If conservatives are interested in taking Sailor’s advice, they’ve been—as Siddiqui puts it—‘cautious’ in their approach. Paul, one of the few Republican candidates who has openly acknowledged the black community’s concerns about police brutality, blundered when he attributed Baltimore’s uprising this past spring to “the breakdown of the family structure, the lack of fathers, [and] the lack of sort of a moral code in our society,” without acknowledging black residents’ concerns about the role of the police in fueling the violence. Establishment wunderkind Marco Rubio has publicly said that concerns about the unjust treatment of blacks at the hands of law enforcement “is a legitimate issue,” but hasn’t offered any indication that he would take up the cause if he were to win. And other candidates, eager to appeal to the party’s remaining (but waning) tough-on-crime wing, have only raised race as a means of discussing the black community’s supposed anti-police bias and the rising crime wave that it isn’t actually causing—leaving other key issues like voting rights, the racial wealth gap, and education still on the table.

To some extent, conservative intransigence on racial matters has been shielded from internal scrutiny due to the very recent rise of famed African-American neurosurgeon Ben Carson in the GOP polls, a development that some conservatives celebrate as an indication of the Republican Party’s progress on race. However, while Carson’s stories of overcoming a violent childhood, frequent deployment of respectability politics, and use of rapping campaign ads seem to speak to what The Daily Beast’s Goldie Taylor categorized as strategies “that served to deepen his public policy bona fides and ingratiate him with working and middle class white audiences,” black political commentators have been quick to point out that the elevation of a candidate that some on the right believe would be the first ‘real black president’ hasn’t led to any substantial efforts to address the specific concerns of black voters. “Carson has given the GOP a black man who is the personification of the nation’s progress but doesn’t much remind the Republicans about the institutionally embedded racial problems that remain,” Isaac Bailey recently wrote for Politico Magazine. “His presence makes it easier for the GOP to continue downplaying the inequalities most African-Americans want given more priority.”

As the GOP argues that it has found the candidate whose appearance makes him the most suitable to replace Obama, the Democrats have focused on convincing voters that they are the direct heirs to the current president’s political legacy.
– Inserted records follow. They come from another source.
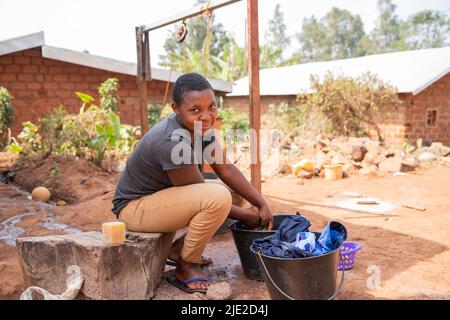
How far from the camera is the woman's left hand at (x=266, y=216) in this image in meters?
3.10

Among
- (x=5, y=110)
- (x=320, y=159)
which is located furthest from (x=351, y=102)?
(x=5, y=110)

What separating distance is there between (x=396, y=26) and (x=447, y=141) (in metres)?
33.5

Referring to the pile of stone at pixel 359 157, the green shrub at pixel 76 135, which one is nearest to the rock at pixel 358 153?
the pile of stone at pixel 359 157

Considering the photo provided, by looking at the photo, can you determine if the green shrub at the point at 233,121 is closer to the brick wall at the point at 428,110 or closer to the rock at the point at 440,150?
the brick wall at the point at 428,110

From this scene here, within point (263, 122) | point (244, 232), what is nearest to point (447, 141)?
point (263, 122)

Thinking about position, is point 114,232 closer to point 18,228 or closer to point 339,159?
point 18,228

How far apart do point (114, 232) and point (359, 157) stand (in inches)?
301

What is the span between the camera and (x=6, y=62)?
9344mm

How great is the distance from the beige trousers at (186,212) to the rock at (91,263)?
0.16m

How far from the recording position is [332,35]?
44.2m

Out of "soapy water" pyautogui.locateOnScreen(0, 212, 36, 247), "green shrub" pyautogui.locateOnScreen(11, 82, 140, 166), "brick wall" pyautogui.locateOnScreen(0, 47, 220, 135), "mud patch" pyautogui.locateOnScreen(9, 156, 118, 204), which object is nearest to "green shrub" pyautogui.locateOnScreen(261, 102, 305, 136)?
"brick wall" pyautogui.locateOnScreen(0, 47, 220, 135)

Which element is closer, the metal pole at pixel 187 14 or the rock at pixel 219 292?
the rock at pixel 219 292

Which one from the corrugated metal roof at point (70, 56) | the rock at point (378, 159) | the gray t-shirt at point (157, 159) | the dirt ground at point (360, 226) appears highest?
the corrugated metal roof at point (70, 56)
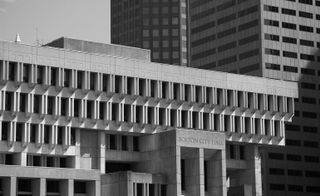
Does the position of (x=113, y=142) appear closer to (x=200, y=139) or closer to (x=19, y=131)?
(x=200, y=139)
Sanders’s anti-establishment ideology and history of civil rights activism makes him the candidate that his supporters think should be the most attractive to young black activists, but his relative inexperience on the racial justice issues of today prompted Black Lives Matter activists to disrupt his events several times this summer and demand that he release a racial justice platform (which he did shortly thereafter). Hillary Clinton is a familiar face among older, more moderate black voters, but, as The New Republic’s Suzy Khimm points out, many “haven’t forgotten that her husband’s tough-on-crime policies are part of the problem when it comes to systemic racism in criminal justice.” And while former Maryland governor Martin O’Malley actually has experience leading a predominantly black city, the fact that the “zero-tolerance” policies that fueled Baltimore’s discontent this spring were implemented while he was still mayor has impeded his standing among black voters. While it is tempting to say that Democrats don’t have to work for the black vote, the truth is that many voters are frustrated with their treatment at the hands of a party that, in the words of Black Lives Matter co-founder Patrisse Cullors, “has milked the Black vote while creating policies that decimate Black communities.”

All of this leads to a still unanswered question: How will the black electorate vote in 2016? That will likely depend on how candidates approach a voting bloc that is united on certain key issues but ideologically divided on others. Both parties will need to put in considerable work if they hope to have black voters backing them at the polls. The outcome of the election may depend on it.